Perhaps the greatest current threat is HMRC’s lobbying of Parliament to be given powers to serve personal liability notices (PLNs) on directors where a company does not pay PAYE on time. It already has power to serve PLNs for unpaid national insurance contributions where the failure to pay is considered to be the result of a director’s negligence. In these situations, HMRC acts as the policeman, the Crown Prosecutor, and the Judge. It investigates, decides whether to issue a PLN, and then issues it to the director. Despite concerns expressed by the House of Lords that this process is offensive to human rights law, HMRC says it is compliant because the director always has the right to appeal to the Tax Tribunal.

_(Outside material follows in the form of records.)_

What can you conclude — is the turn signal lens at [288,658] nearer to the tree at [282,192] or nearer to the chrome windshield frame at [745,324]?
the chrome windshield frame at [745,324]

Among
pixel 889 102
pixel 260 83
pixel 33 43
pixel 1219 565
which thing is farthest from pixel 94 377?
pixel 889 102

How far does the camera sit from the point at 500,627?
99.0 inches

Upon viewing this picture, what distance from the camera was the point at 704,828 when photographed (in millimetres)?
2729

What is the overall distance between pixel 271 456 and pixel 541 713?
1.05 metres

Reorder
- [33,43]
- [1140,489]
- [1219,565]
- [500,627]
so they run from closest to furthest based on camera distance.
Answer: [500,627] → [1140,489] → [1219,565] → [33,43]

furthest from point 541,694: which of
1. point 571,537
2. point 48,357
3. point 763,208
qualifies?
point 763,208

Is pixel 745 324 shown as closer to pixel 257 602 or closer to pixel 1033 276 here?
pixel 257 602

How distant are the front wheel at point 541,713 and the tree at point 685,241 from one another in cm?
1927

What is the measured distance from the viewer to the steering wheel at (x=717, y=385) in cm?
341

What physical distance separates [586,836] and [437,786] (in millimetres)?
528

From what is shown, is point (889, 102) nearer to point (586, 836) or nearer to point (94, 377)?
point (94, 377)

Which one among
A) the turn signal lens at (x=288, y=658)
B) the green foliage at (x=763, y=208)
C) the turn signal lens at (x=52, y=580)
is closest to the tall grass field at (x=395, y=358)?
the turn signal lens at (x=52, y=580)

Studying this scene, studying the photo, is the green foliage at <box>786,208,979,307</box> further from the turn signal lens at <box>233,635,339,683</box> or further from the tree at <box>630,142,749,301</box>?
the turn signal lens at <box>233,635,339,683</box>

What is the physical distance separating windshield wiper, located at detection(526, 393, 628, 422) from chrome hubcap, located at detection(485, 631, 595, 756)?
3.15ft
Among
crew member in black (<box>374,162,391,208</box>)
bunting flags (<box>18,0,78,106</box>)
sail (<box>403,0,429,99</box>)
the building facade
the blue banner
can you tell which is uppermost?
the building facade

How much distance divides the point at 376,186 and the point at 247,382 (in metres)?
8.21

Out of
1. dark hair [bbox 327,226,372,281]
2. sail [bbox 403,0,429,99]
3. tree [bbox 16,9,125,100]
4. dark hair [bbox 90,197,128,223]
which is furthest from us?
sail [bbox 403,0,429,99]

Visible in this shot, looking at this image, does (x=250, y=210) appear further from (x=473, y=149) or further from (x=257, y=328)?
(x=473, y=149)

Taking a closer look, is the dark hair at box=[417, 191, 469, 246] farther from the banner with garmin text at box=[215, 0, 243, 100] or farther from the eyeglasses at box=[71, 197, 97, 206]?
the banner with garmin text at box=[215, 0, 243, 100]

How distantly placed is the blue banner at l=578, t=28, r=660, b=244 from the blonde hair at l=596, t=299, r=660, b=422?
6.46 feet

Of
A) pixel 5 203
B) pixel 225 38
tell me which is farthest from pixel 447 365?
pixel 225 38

Whilst Parliament ponders whether to give HMRC these extended powers, the Court has stepped in to say that there are circumstances where directors can be personally liable where the company breaches employment contracts. Whilst the decision is hardly surprising on the facts of the case, the underlying principles could be of wider application.
The case is called Antuzis and others v DJ Houghton Catching Services Ltd. It involved the employment of migrant workers from Lithuania as chicken catchers. The Court noted that the workers rights had been systematically abused in a variety of ways including unlawful deductions from wages, no holiday pay or breaks from work, no pay for overtime, not being paid on time or at all, and lack of protective clothing. In short, modern slavery.
As the employer company did not have the means to pay damages to the workers, they sued not only the company but also the directors and won.
The directors tried to defend the claims on the basis of the Said v Butt principle that a director will not be personally liable for inducing a breach of contract by the company if he is "acting bona fide within the scope of his authority". In considering what acting bona fide means, the Judge concluded that the focus is on the director’s conduct and intention in relation to his duties toward the company not towards the third party. The Judge considered the fiduciary duty owed by a director under Section 172 Act 2006 to act in good faith so as to promote the success of the company with regard to:
- the likely consequences of any decisions in the long term;
- the interests of the company's employees;
- the impact of the company's operations on the community; and
- the desirability of the company maintaining a reputation for high standards of business conduct.
The Judge also considered the duty of skill & care under section 174.
The Judge concluded that whilst the directors were acting within the scope of their authority, they were in breach of their duties under Sections 172 and 174 because what happened was manifestly not in the interests of the company’s employees. As a result the directors were liable. The amount to be paid is to be decided at a later hearing.
Here is where things get interesting. Ordinarily it would be for the company to make claims against its directors for any breach of duty that has caused loss to the company. Here the Judge felt able to make the directors liable to the workers on the basis that they were jointly liable with the company. The approach taken by the Judge was similar to that used on an unlawful means conspiracy claim.
This decision is going to pique an interest amongst Insolvency Practitioners, because it opens up another possible avenue for Liquidators to bring claims against directors for breach of duty.